オンプレミス型は、カスタマイズ性が高いことと電話料金のみで運用できることがメリットです。しかし、クラウド型に比べると導入コストや設置時間がかかり、サーバの設置場所も確保する必要があります。また、ユーザーが増えた場合、システムを増設する必要があるため、ハードウェア・ソフトウェアの購入やシステムの運用・開発に追加コストがかさむ可能性があります。
CTI連携に必要なもの
CTI連携に必要なものは、大きく分けて電話回線、顧客管理(CRM)システムを搭載したコンピュータ、そして2つをつなぐCTIソフトの3点です。
電話回線
CTI連携にはまず電話回線を用意する必要があります。電話回線は、アナログ、INS、ISDN(デジタル回線)、IP電話、光回線など、さまざまな種類が利用可能です。システム導入の前に現在利用している回線の種類を確認しておきましょう。
PBX(電話交換機)
CTI連携では、電話を内外線の振り分けを担当するPBX(電話交換機)との連携が必須です。これにより、電話とコンピュータが連携し、着信時に顧客情報が自動的に表示されるなどさまざまな機能が使えるようになります。
CRM(顧客管理情報システム)
既存のCRM(顧客管理情報システム)がある場合、CTIと連携させるとよいでしょう。これからコールセンター業務や電話営業のためにCTI連携を検討している場合は、CTI機能を組み込んだCRM(顧客管理情報システム)を採用するのも一つの方法です。
CTI連携に確認するべきポイント
CTI連携の前に確認しておきたいポイントは、以下のとおりです。
業務体系に適しているか
CTI連携を自社の業務でどのように活用するかを事前に明確にしておく必要があります。その上でインバウンド型、アウトバウンド型などCTIの種類を決定しましょう。

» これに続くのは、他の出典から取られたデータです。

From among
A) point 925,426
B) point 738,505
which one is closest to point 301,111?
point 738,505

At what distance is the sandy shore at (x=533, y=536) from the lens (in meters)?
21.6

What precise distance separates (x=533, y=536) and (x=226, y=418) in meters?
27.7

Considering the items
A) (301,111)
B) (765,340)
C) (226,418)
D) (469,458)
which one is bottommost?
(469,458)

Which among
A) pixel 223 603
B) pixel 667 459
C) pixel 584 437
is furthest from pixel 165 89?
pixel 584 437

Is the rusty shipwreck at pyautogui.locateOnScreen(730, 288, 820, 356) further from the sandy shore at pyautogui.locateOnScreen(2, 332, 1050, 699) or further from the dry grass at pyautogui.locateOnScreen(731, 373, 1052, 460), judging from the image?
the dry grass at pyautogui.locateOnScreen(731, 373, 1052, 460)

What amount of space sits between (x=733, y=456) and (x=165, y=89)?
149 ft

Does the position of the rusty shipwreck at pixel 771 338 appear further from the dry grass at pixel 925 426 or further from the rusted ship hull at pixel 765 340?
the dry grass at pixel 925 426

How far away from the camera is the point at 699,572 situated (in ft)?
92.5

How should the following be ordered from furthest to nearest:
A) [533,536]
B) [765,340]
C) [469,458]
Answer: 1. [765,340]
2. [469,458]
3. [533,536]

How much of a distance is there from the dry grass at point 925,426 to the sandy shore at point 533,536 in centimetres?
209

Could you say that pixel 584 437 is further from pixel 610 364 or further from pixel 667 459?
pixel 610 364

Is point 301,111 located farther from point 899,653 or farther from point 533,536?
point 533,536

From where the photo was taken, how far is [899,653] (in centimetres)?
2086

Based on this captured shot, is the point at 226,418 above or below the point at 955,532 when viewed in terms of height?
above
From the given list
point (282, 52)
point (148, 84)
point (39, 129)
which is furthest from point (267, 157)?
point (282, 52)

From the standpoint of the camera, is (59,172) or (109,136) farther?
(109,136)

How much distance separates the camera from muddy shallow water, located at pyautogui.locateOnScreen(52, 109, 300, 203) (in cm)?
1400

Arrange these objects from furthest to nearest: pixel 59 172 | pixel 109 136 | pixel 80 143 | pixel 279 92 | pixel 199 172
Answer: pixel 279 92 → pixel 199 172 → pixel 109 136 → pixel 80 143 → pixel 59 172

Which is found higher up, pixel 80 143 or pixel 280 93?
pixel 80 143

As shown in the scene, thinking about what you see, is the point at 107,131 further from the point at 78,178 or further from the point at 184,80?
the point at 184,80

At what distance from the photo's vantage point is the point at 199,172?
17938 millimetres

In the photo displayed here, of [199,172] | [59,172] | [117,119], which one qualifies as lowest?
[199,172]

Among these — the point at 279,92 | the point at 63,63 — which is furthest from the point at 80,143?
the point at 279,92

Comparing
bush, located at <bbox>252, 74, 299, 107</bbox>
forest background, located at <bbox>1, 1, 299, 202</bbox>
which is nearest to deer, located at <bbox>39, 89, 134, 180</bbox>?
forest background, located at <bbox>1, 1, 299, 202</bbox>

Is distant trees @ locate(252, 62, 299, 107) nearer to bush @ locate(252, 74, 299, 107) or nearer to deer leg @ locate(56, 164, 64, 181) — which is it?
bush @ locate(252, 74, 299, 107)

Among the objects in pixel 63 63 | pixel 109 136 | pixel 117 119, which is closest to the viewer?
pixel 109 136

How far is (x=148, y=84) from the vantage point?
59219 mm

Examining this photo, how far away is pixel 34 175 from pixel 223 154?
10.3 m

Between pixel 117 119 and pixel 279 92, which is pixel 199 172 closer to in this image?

見極めるポイントとしては、通話量、現行システムとの互換性、将来の拡張計画、セキュリティなどが挙げられます。
既存のシステムと連携は可能か
CRMや他の業務システムなど既存のシステムがある場合は、CTI連携が可能かを事前に確認しておくことが重要です。連携できない場合は最初から構築する必要があり、コストがかかるため注意しましょう。
セキュリティの確認
顧客情報を多く扱うCTI連携は、セキュリティ対策が万全でなければなりません。通話データや顧客情報が保存される際に適切に暗号化されているかどうか、システムにアクセスするユーザーの権限が適切に管理されているかを事前を確認することが大切です。
特にクラウド型のCTIを採用する場合、インターネット上のサーバと連携するため、オンプレミス型よりも情報漏洩のリスクが高くなります。セキュリティ性の高いデータセンターに情報を保管できるかどうかが採用の決め手になります。
まとめ
CTIをPBXやCRMなどと連携することにより、顧客情報管理、通話録音、文字起こしなど、電話業務を効率化するための幅広い機能を実現可能です。電話業務で高度な顧客サービスを提供し、競争力を維持・発展させるためには不可欠なシステムです。